**Extracted records**.
☆ ☆ ☆ ☆

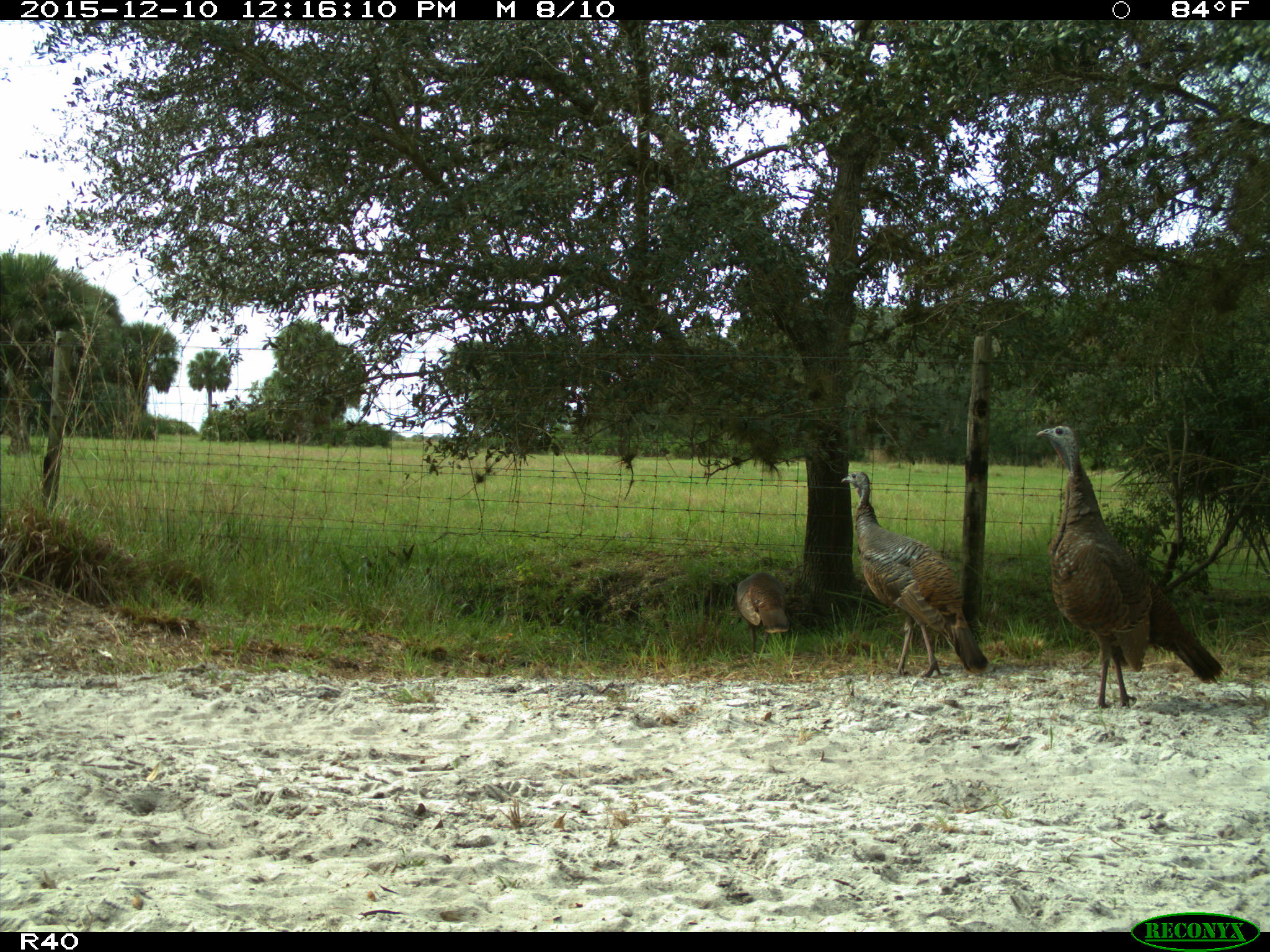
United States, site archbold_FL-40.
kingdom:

☆ ☆ ☆ ☆

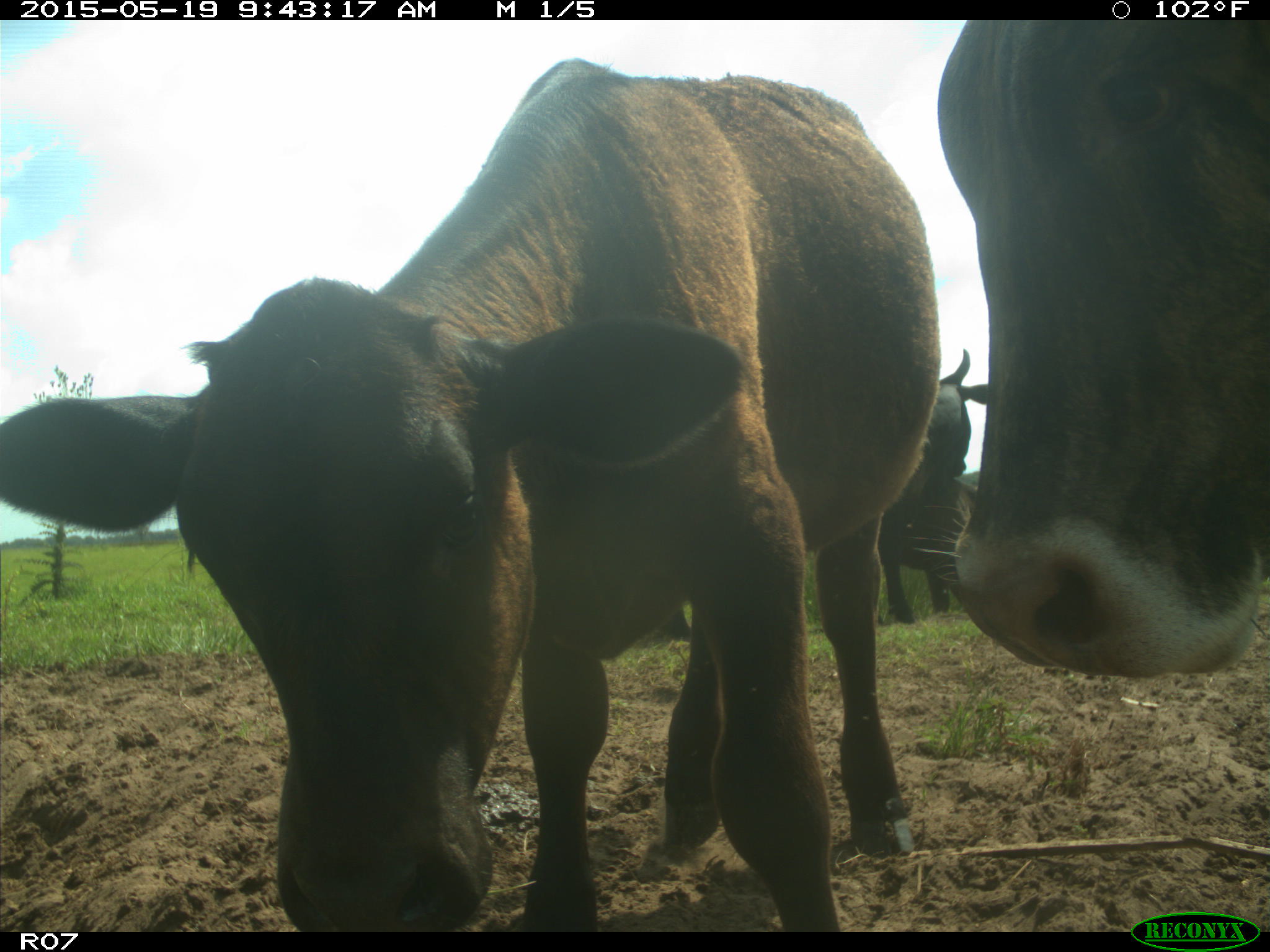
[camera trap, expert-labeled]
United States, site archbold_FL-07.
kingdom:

☆ ☆ ☆ ☆

**Problem**. Count how many lines in the data above hold "States", and give that number by itself.

**Exercise result**. 2